The flat provides no clues as to what’s brought on this solitary drinking bout. It’s at the level of slight disarray that’s pretty normal for a Friday evening. Robbie should know. Friday evenings were always the most likely time for him to land up in here after all. Everything looks the same.

As he returns to the car, with James’s things thrown hastily in a bag, he can see that James, still sitting in the passenger seat, looks like he’s gone a bit quieter.

When he gets back in, Robbie sits and takes a long moment to look across at him. “You cut your hair,” he says abruptly.

“No, a barber did it,” explains James.

“Right, well, I just meant-”

“D’you not like it?”

“No.” He doesn’t. Is it the haircut making James’s face look a bit too thin, too angular? Or is it that he’s actually that bit skinnier? It’s only been a few weeks, he reminds himself helplessly. How’d they get so-cut off from in each other-in a few weeks?

“I’ll grow it again, then,” James assures him. “First thing tomorrow.  Promise. Just for you.”

“You do that, lad.”

The rest of the drive passes in relative silence until they’ve nearly reached Robbie’s flat. Then-

“Robbie,” comes a voice.

“Yeah?”

“I just like saying your name. Out loud. To you. Robbie.”

Robbie is amused. “You’re not exactly compos mentis, are you now?”

“Latin! You speak Latin! I never knew. ” James seems overcome with delight.  Like an alien on a strange planet who’s found a fellow life-form to communicate with. Robbie feels strangely sorry to let him down.

“No, you know I don’t. Compos mentis. Alibi. Adeste Fideles. Dulce et decorum est. That’s your lot.”

“That was fantastic,” James says loyally.

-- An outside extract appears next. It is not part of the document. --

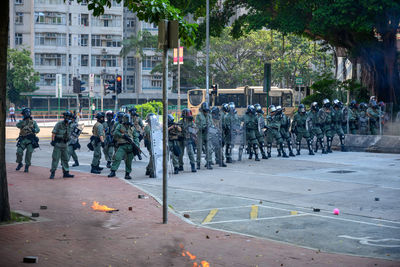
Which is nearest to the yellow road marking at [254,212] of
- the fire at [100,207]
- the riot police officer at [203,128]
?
the fire at [100,207]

“Made sense to you, did it?”

“Well.” The frown is back again.

***

They’re sitting on Robbie’s couch, Robbie's keeping James company with a matching glass of water. He should probably send him off to bed in his spare room but it’s kind of nice just sitting here again, James lolling contentedly against him. He doesn’t want it to end just yet.

“What’s it like then-your new department?” he asks.

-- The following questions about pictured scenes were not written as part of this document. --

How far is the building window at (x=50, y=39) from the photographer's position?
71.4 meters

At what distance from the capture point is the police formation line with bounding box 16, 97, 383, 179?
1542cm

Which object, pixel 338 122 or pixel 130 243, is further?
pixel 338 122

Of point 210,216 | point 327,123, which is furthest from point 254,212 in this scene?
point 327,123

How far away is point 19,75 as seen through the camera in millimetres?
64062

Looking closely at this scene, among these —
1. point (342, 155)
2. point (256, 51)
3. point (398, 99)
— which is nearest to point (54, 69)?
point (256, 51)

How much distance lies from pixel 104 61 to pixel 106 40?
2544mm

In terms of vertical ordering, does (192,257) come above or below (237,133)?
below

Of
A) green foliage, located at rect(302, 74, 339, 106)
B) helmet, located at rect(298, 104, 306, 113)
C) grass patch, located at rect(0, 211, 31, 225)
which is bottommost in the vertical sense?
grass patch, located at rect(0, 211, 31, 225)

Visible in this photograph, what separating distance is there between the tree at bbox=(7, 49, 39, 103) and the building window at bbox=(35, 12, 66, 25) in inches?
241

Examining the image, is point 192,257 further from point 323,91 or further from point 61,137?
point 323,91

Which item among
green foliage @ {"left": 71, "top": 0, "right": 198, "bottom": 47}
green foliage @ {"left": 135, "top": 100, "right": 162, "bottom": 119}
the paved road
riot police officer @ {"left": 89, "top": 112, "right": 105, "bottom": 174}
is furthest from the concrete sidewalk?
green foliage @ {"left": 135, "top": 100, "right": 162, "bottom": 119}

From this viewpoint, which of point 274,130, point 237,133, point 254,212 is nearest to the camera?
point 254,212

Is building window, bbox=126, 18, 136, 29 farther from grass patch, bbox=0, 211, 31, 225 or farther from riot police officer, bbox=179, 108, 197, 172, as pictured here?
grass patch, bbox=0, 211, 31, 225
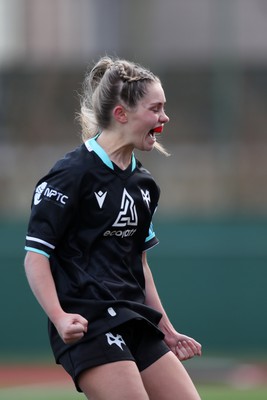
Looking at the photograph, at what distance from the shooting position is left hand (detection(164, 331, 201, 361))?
5.21 metres

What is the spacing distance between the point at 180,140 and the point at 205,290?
6.72 meters

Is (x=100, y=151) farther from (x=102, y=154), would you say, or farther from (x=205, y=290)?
(x=205, y=290)

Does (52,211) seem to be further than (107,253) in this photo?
No

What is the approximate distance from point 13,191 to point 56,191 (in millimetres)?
13712

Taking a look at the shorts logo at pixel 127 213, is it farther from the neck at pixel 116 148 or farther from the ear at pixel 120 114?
the ear at pixel 120 114

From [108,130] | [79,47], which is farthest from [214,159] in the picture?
[108,130]

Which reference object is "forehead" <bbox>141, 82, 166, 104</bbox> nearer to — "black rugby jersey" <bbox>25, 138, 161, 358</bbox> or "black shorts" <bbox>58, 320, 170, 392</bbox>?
"black rugby jersey" <bbox>25, 138, 161, 358</bbox>

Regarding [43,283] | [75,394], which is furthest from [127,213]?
[75,394]

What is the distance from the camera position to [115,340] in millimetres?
4793

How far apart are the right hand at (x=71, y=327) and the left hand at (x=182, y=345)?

Your new boss, Robbie wants to ask, what’s he like? Is he decent to you? Does he know how to spot when you’ve been overdoing it and pull rank and send you home at a reasonable hour?  Does he have the slightest idea how bright and dedicated and loyal and kind-hearted you are and what kind of a rarity he’s got in you? Does he know how nearly you left and that he needs to keep an eye that you don’t get over-immersed in cases?

Well, thankfully the cases James will pull now won’t be the harrowing, all-consuming cases he pulled when with Robbie, because he doubts Dearden has a flaming clue what he has in James.

“They’re okay.” James grimaces. “My boss, he’s quite stupid,” he confides. “Doesn’t get things. Ssh! Don’t tell him though. It’s a secret. I don’t think he knows that he’s that stupid.”

“I won’t,” Robbie promises. But his heart sinks.

James yawns beside him. “D’you mind if I turn in?” He looks pleasantly surprised when Robbie hands him his bag and wanders off to the bathroom. Robbie half expects him to just keep on wandering into the spare room when he’s ready and go to sleep. He isn’t surprised when he eventually hears him go in there.

Robbie only moved here while working his notice and he doesn’t actually think James has stayed over in this flat after a late night brainstorming on a case, or a late night drinking beer on the couch. Which is ironic, now that Robbie finally has a spare room to offer him. But James knows his way around. Helped Robbie move in, didn’t he?

Then James reappears, obviously ready for bed, clad in the t-shirt and cotton pyjama bottoms Robbie had packed, but carrying the spare-room bedding. Robbie is bewildered. “What are you at now? You can stretch out on a proper bed, you know.”

“But I want to sleep on the couch. Like old times.”

“Like-”

Oh, fair enough.

***

James lies back on the couch and humps his knees up under the blanket. Robbie leans against the windowsill and looks down at him. Bends to yank the bedding across to cover his bare feet. “Go to sleep.”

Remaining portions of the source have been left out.